Data for this exercise
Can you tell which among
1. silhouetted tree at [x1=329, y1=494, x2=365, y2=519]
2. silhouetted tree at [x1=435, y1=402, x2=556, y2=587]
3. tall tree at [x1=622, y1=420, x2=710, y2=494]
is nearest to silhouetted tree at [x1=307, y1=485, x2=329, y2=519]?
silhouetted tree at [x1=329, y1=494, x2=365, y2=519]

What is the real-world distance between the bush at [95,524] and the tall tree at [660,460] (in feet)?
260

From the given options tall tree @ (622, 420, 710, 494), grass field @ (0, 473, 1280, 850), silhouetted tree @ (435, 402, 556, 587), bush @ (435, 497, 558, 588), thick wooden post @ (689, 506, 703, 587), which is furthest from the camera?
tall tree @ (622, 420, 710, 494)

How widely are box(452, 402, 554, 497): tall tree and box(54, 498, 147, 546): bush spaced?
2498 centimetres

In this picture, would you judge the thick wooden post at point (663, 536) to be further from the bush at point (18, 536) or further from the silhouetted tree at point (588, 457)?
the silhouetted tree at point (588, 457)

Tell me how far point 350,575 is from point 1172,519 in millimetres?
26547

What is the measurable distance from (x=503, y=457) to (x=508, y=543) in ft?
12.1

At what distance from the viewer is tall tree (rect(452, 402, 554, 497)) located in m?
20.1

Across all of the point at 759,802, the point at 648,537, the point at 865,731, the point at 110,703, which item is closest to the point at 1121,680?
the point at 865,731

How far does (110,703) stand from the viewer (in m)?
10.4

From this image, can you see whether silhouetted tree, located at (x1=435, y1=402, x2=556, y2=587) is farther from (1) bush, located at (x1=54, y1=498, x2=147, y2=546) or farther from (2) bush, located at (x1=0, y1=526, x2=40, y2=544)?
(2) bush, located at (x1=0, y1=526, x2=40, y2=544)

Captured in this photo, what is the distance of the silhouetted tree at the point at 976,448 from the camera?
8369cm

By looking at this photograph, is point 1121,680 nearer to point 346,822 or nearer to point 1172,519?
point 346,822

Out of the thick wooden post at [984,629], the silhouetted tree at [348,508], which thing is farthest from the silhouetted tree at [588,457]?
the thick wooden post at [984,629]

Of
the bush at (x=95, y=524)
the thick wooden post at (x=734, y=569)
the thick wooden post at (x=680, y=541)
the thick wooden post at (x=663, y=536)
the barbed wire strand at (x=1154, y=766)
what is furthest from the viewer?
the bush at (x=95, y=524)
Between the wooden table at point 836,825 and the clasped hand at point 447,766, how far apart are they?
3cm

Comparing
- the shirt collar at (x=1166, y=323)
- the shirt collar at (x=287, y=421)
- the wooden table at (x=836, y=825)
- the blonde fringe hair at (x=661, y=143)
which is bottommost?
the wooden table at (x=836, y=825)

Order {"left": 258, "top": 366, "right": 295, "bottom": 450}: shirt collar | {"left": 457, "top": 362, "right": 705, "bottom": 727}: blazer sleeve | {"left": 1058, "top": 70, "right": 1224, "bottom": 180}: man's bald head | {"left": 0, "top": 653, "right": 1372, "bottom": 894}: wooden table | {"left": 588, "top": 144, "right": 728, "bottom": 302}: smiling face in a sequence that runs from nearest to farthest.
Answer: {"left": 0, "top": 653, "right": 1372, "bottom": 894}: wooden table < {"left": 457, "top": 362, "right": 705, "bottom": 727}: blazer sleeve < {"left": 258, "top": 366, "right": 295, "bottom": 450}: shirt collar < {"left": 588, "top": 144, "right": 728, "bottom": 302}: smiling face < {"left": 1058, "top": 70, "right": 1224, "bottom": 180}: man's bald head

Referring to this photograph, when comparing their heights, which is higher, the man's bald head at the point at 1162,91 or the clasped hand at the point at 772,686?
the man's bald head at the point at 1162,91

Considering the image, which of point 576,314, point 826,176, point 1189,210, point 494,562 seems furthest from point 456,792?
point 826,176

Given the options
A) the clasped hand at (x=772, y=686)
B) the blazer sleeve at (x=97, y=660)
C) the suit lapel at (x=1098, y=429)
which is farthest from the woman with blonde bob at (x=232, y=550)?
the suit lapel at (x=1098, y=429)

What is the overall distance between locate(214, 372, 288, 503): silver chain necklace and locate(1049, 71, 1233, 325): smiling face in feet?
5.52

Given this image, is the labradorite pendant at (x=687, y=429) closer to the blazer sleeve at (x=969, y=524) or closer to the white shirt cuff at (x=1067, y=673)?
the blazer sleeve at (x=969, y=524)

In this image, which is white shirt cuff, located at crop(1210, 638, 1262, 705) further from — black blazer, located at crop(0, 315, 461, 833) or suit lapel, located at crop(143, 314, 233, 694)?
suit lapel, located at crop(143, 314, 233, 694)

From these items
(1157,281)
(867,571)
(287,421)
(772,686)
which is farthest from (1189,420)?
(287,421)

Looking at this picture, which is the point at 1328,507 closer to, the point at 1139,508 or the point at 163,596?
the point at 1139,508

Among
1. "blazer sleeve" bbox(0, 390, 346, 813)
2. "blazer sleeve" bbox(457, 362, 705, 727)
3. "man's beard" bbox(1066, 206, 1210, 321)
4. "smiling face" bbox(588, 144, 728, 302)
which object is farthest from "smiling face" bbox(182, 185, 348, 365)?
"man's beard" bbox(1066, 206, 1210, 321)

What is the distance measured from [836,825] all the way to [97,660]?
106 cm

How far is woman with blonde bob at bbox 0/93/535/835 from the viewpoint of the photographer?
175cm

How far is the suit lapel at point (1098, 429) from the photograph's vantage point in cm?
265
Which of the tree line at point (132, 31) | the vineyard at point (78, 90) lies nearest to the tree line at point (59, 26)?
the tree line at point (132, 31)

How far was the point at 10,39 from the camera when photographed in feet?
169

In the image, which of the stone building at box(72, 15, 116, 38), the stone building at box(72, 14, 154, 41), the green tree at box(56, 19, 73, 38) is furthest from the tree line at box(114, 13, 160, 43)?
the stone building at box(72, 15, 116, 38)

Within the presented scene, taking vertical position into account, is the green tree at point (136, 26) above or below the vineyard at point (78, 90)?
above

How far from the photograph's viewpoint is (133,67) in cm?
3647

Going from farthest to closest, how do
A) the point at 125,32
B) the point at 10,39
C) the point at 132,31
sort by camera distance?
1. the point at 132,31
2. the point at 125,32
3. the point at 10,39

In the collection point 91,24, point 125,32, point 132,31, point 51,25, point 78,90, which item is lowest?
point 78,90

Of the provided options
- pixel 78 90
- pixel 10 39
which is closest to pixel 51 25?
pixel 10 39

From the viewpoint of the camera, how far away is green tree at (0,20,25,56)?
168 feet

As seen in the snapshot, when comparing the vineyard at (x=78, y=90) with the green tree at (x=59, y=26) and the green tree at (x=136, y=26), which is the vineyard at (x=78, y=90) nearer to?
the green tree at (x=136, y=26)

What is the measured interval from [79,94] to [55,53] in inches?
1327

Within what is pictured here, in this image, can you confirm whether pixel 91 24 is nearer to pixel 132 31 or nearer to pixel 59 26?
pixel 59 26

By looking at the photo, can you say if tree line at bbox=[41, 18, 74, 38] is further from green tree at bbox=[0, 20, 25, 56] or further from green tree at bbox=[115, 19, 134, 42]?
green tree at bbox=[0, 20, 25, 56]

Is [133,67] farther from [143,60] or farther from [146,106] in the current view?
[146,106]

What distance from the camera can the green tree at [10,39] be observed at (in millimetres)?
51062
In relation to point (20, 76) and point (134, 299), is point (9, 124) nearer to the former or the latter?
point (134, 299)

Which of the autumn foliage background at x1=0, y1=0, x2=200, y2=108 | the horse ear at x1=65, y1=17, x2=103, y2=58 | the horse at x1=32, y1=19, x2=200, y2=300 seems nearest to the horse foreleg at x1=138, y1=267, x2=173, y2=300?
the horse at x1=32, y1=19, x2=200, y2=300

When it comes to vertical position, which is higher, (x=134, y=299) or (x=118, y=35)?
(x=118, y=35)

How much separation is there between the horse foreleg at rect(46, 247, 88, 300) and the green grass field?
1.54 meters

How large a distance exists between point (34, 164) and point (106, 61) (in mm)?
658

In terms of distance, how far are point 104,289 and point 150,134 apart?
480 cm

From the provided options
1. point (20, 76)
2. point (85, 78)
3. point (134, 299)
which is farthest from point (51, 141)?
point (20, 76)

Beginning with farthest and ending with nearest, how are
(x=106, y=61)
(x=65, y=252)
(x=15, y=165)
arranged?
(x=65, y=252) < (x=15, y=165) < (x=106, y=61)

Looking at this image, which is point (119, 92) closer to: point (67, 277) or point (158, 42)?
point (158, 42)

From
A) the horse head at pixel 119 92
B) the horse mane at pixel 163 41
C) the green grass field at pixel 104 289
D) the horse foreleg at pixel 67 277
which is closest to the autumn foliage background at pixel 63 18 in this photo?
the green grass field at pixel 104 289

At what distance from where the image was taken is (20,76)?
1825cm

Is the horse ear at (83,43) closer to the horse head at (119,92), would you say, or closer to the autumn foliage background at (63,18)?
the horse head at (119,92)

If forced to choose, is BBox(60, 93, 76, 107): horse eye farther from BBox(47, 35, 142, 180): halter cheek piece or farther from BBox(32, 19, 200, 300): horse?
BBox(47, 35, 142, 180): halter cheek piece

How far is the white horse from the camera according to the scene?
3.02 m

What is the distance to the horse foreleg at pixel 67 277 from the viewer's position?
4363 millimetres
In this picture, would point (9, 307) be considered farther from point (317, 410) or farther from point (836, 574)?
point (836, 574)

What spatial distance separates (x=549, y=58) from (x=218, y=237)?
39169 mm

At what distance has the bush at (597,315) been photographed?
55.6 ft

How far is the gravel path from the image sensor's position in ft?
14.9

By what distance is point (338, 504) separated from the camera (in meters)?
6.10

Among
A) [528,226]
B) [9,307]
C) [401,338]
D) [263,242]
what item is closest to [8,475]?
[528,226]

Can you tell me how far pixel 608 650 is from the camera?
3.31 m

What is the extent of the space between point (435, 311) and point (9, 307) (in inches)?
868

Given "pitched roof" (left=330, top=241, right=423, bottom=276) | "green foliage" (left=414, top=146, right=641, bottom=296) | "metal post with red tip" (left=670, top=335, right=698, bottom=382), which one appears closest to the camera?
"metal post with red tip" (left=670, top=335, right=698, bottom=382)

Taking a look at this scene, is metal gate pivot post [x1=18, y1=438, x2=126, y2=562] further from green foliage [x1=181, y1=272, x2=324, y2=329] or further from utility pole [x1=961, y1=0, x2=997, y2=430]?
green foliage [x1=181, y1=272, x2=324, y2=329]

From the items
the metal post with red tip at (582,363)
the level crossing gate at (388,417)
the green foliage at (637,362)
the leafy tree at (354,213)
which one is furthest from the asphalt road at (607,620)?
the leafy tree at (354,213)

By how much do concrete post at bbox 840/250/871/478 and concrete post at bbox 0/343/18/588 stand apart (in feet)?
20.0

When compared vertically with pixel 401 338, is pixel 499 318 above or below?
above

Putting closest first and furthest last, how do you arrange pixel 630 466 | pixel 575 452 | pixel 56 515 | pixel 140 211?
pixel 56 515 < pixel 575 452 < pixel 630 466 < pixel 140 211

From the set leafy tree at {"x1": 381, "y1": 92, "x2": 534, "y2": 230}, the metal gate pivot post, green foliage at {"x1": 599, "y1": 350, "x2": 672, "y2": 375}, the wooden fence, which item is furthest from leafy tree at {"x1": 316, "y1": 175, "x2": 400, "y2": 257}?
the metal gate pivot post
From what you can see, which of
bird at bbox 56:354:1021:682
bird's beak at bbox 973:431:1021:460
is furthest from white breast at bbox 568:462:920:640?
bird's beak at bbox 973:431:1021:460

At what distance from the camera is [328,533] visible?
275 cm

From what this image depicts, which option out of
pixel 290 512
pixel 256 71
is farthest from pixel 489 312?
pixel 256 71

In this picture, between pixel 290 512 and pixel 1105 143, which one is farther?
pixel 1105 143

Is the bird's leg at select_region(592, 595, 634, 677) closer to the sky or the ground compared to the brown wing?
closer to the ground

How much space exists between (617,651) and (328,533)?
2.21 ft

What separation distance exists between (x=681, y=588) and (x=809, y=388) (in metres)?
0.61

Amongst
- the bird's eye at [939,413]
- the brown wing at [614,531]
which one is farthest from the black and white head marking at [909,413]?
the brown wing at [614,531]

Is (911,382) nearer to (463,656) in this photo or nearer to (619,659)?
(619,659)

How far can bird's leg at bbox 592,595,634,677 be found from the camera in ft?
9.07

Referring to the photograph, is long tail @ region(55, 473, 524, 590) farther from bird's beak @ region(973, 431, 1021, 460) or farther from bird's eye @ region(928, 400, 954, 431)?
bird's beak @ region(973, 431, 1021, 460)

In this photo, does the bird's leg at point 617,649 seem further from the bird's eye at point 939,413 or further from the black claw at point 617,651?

Direction
Rewrite the part of the records that opens with the line containing "Is (911,382) nearer" and closes at the end of the records, changing "camera" to "viewer" and leaving everything else as it stands.

Solved problem
Is (911,382) nearer to (463,656) in this photo or nearer to (619,659)?
(619,659)

How far can bird's leg at bbox 592,595,634,677 be found from the viewer in ft?
9.07

Referring to the photograph, is long tail @ region(55, 473, 524, 590) farther from bird's beak @ region(973, 431, 1021, 460) or farther from bird's eye @ region(928, 400, 954, 431)?
bird's beak @ region(973, 431, 1021, 460)

In this photo, does the bird's leg at point 617,649 seem further from the bird's eye at point 939,413 or further from the black claw at point 617,651?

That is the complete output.